───── RECORDS PROVIDED

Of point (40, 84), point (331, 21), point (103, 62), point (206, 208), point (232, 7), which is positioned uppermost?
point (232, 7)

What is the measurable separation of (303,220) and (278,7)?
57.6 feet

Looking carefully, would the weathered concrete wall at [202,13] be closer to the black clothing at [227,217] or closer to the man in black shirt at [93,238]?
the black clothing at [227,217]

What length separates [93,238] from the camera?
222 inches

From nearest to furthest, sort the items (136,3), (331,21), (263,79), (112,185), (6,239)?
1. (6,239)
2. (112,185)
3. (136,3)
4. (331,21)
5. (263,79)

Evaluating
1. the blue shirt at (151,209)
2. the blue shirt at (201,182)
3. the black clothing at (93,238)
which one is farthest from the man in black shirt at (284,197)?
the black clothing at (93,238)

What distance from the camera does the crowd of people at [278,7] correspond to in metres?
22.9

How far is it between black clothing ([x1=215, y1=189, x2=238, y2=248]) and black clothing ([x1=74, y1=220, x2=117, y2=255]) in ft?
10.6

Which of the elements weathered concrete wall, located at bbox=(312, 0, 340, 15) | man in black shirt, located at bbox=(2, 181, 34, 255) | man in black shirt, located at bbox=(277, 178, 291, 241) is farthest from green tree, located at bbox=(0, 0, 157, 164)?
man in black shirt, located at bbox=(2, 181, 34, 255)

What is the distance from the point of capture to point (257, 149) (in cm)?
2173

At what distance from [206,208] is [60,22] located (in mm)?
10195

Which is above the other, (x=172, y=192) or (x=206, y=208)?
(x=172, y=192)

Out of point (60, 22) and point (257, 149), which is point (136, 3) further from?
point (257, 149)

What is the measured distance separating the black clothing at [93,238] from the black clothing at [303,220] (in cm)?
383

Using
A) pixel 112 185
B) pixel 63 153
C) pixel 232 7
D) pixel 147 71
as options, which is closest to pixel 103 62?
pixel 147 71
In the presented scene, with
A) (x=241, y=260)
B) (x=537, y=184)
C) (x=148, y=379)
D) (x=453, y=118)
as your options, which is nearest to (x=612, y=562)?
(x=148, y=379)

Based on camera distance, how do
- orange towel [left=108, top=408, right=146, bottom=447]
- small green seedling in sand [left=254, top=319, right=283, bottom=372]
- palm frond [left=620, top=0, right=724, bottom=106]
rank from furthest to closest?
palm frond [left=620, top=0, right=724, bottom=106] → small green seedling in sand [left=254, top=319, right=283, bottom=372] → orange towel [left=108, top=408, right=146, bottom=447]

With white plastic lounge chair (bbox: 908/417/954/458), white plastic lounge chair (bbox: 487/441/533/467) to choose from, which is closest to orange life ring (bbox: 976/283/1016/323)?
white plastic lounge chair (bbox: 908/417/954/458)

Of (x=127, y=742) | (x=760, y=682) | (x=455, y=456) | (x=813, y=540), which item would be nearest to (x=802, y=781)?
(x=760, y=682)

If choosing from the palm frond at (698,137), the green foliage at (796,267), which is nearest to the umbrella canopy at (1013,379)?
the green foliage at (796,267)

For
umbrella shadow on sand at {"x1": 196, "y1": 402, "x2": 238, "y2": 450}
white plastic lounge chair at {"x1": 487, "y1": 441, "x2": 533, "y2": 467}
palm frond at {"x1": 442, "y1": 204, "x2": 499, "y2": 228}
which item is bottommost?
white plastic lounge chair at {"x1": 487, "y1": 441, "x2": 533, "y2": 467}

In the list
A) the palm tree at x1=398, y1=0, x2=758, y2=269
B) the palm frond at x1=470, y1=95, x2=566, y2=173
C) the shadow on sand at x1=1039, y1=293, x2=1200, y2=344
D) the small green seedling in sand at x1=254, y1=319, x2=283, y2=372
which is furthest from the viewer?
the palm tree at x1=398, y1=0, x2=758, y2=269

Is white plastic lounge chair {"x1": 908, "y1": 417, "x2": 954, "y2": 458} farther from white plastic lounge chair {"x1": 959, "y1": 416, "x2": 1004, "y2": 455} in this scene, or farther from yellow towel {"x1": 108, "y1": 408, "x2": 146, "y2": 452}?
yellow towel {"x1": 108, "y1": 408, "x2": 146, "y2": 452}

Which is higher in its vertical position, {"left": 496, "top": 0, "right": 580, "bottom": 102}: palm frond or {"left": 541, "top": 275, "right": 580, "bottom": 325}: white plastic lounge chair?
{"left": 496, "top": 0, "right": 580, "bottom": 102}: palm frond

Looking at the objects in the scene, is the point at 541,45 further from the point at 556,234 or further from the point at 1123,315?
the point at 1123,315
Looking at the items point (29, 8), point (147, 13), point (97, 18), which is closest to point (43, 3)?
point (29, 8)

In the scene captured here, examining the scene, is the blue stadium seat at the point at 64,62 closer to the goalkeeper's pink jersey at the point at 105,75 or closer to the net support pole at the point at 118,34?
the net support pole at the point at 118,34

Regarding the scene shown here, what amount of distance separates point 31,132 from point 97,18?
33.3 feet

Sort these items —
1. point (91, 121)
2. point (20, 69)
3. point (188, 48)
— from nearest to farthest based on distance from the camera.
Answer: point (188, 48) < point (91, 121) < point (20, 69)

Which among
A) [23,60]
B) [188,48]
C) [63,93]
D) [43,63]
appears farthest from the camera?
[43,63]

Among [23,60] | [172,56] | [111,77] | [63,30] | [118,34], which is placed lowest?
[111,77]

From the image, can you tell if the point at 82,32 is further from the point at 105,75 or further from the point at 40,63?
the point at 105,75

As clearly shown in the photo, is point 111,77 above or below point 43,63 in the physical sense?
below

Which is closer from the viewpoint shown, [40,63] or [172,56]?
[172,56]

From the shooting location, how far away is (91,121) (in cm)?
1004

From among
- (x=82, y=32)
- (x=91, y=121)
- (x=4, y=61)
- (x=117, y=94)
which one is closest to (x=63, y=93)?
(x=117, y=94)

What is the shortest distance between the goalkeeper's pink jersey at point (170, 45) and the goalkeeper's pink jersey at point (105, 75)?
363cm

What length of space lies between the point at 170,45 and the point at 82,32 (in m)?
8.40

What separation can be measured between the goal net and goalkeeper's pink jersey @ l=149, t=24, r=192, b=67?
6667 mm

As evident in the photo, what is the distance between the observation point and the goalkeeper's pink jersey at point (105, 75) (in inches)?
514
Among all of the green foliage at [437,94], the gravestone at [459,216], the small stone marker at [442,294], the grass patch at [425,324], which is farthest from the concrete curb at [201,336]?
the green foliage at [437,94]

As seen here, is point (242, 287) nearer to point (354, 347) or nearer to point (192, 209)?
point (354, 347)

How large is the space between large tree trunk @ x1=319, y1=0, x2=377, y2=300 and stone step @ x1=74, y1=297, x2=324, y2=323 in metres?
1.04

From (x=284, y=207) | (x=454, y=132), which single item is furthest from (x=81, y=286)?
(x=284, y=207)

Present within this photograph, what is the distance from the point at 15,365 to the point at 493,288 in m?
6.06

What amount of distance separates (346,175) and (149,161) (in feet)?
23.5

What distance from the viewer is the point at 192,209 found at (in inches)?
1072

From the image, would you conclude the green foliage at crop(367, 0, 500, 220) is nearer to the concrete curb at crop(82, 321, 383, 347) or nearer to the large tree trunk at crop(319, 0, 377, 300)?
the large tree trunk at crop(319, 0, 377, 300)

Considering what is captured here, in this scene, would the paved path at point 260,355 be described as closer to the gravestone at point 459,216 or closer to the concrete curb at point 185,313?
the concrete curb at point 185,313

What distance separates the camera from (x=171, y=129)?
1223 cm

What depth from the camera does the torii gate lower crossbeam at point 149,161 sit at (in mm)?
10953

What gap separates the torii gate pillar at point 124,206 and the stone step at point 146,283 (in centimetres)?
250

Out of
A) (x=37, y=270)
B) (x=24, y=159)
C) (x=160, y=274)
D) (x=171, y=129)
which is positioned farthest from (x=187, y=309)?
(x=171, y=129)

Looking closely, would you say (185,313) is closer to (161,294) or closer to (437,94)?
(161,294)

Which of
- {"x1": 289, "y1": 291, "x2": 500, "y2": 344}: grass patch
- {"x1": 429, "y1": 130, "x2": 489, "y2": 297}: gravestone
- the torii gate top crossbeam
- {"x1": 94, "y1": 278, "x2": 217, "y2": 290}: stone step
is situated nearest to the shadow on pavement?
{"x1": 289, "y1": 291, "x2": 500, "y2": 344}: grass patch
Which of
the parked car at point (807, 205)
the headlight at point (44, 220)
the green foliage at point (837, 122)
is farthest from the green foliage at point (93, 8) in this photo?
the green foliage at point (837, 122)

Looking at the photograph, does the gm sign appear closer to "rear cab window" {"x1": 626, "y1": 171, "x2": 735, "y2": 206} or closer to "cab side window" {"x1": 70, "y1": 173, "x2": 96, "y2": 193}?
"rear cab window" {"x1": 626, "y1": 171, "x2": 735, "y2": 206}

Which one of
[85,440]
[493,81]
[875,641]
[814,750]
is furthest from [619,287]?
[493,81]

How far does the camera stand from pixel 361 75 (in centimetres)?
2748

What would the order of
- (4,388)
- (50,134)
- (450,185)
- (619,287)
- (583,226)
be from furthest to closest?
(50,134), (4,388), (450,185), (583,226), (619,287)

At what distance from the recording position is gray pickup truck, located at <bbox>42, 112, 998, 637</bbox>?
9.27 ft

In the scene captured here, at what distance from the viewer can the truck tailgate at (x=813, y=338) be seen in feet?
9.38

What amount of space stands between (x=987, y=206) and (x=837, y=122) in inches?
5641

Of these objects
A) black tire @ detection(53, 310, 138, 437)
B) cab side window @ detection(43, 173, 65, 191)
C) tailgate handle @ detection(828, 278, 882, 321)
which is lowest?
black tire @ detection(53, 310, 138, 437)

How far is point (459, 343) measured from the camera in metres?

──────────

EXERCISE DIRECTIONS: Please copy out, unchanged, the stretch of lines above from the one containing "In the scene captured here, examining" through the one containing "Answer: point (188, 48)".

CORRECT RESPONSE:
In the scene captured here, examining the scene, is the blue stadium seat at the point at 64,62 closer to the goalkeeper's pink jersey at the point at 105,75 or closer to the net support pole at the point at 118,34?
the net support pole at the point at 118,34

Regarding the scene shown here, what amount of distance separates point 31,132 from point 97,18?
33.3 feet

Sort these items —
1. point (91, 121)
2. point (20, 69)
3. point (188, 48)
— from nearest to farthest based on distance from the camera.
Answer: point (188, 48) < point (91, 121) < point (20, 69)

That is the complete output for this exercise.